Tom,

How? The issue is that stmtmulti silently skip some ';' when empty
statements are found, [...]

Maybe you should undo that.

I was trying to be minimally invasive in the parser, i.e. not to change any rules.

I've generally found that trying to put optimizations into the grammar is a bad idea; it's better to KISS in gram.y and apply optimizations later on.

I can change rules, but I'm not sure it will be better. It would allow to remove the last ';' location in the lexer which Kyotar does not like, but it would add some new stretching to compute the length of statements and remove the empty statements.

I would say that it would be different, but not necessarily better.

- Make all parse nodes have the following two members at the
beginning. This unifies all parse node from the view of setting
their location. Commenting about this would be better.

| NodeTag   type;
| int       location;

I do not like this.  You are making what should be a small patch into
a giant, invasive one.

I would not say that the current patch is giant & invasive, if you abstract the two added fields to high-level statements.

I'd think about adding a single parse node type that corresponds to "stmt" in the grammar and really doesn't do anything but carry the location info for the overall statement.

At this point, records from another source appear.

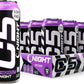 C5 NIGHT PRE-WORKOUT DRINK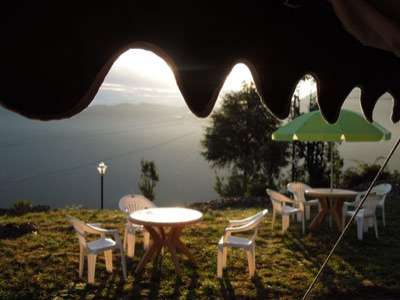 Luxury Camping in Kanatal Mussoorie img
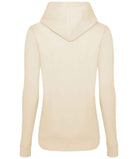 Premium Ladies College Hoodie - The Merch Collective UK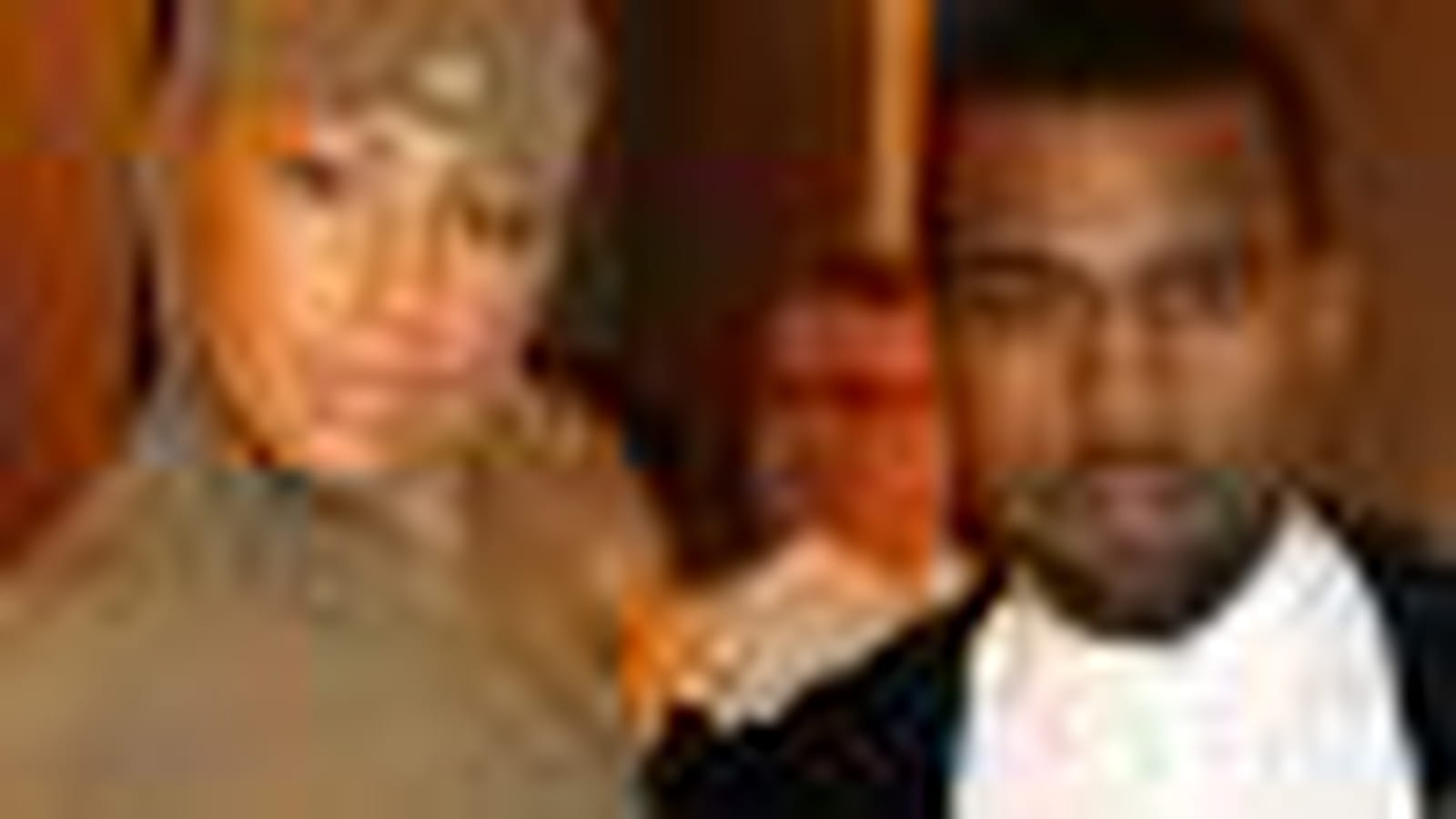 Kanye West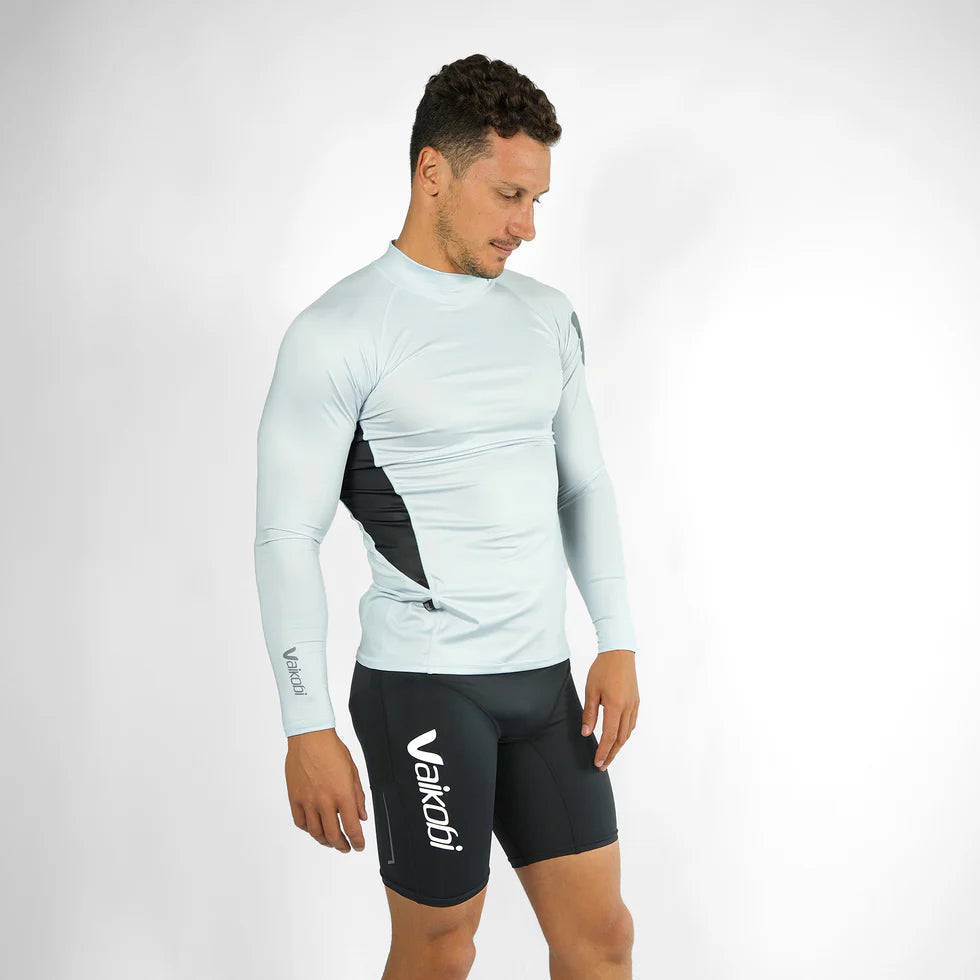 Short de neopreno para hombre anti UV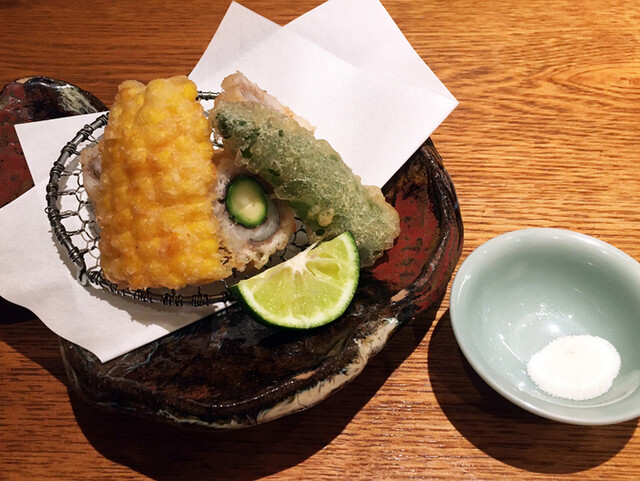 はなれ 味重的实拍高清图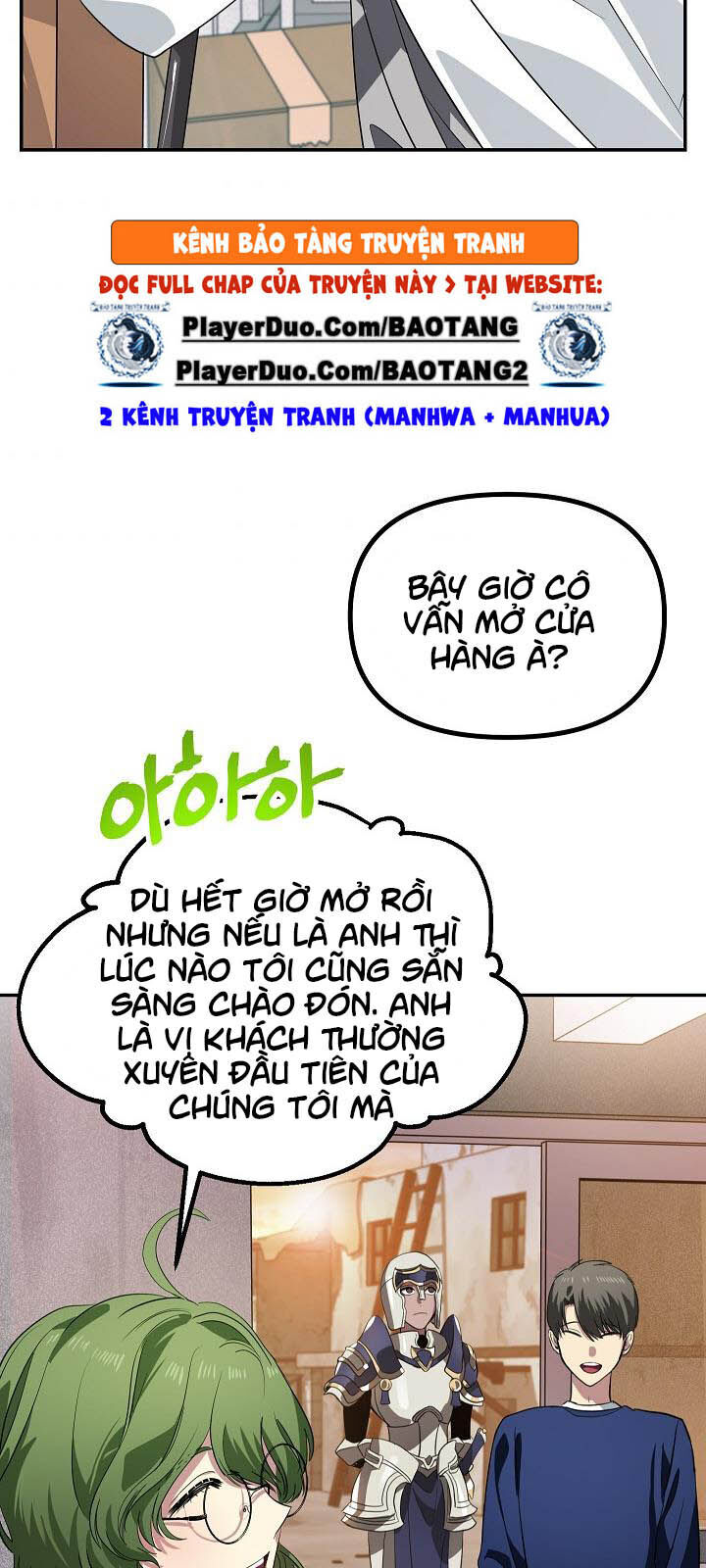 Tôi Là Thợ Săn Có Kĩ Năng Tự Sát Cấp Sss Chapter 30 - 65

That info could then be transferred into the resulting Query node.

I'm not sure I understand your suggestion. Currently I have added the location & length information to all high-level statements nodes, plus query and planned. I think that planned is necessary for utility statements.

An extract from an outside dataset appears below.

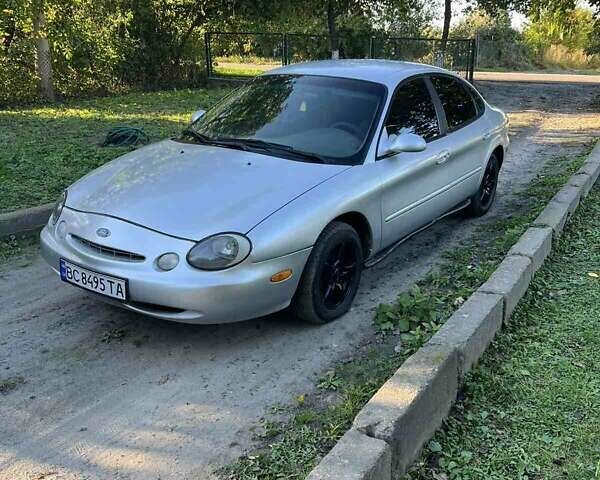 Сірий Форд Taurus, об'ємом двигуна 2.93 л та пробігом 200 тис. км за 1950 $, фото 1 на Automoto.ua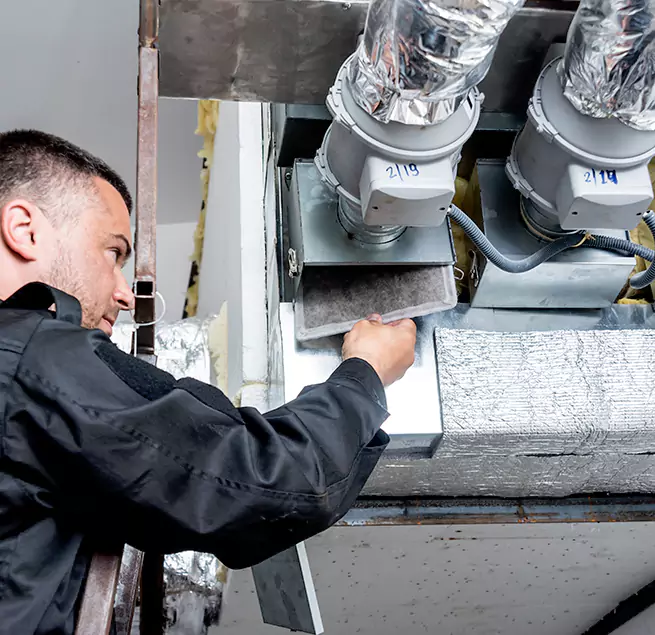 Why Homeowners & Businesses Trust Us in South Bend, IN?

I understand that you suggest to add a new intermediate structure:

  typedef struct {
    NodeTag tag;
    int location, length;
    Node *stmt;
  } ParseNode;

So that raw_parser would return a List<ParseNode> instead of a List<Node>, and the statements would be unmodified.

Problem solved with (I think) very little code touched.

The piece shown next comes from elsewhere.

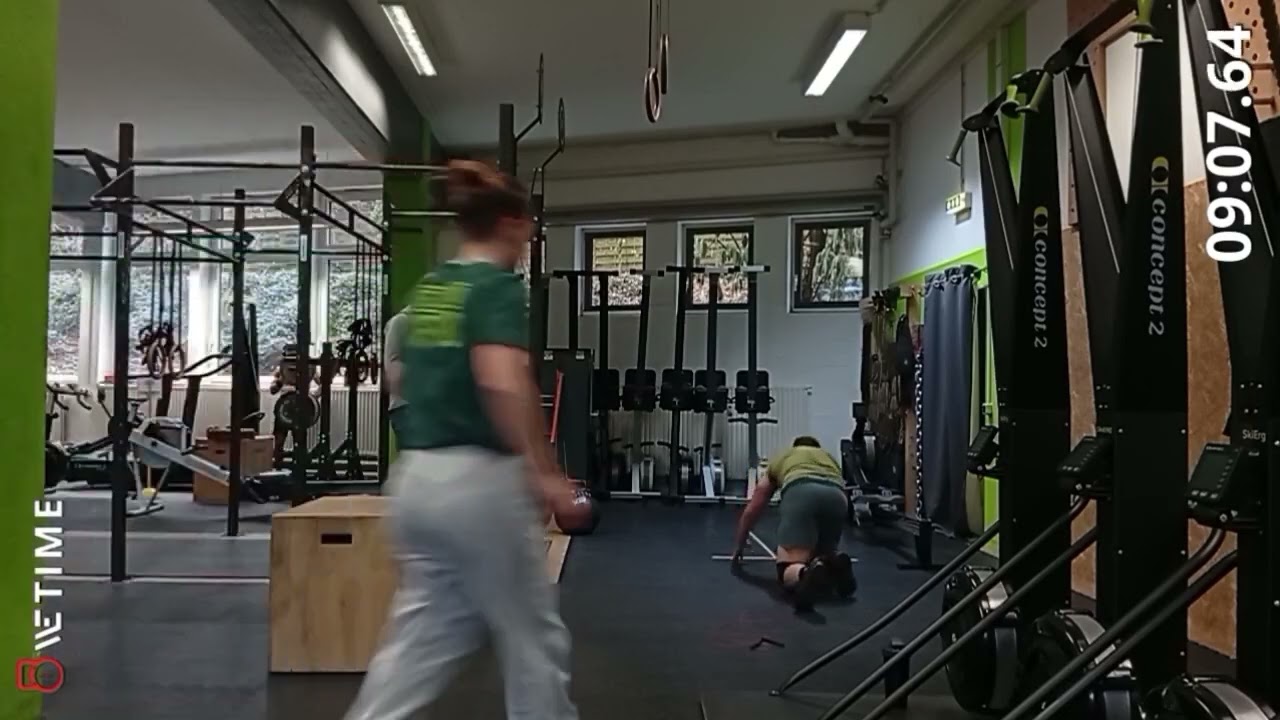 DBVfF Landesmeisterschaft 2026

Then raw_parser() callers have to manage a List<ParseNode> instead of the List<Node>, I'm not sure of the size of the propagation to manage the added indirection level appropriately: raw_parser is called 4 times (in parser, tcop, commands, plpgsql...). The first call in tcop is copyObject(), equal(), check_log_statement(), errdetail_execute()...

Probably it can be done, but I'm moderately unthousiastic: it looks like starting unwinding a ball of wool, and I'm not sure where it would stop, as it means touching at least the 4 uses of raw_parser in 4 distinct part of postgres, whereas the current approach did not change anything for raw_parser callers, although at the price of modifying all statement nodes.

Did I read you correctly?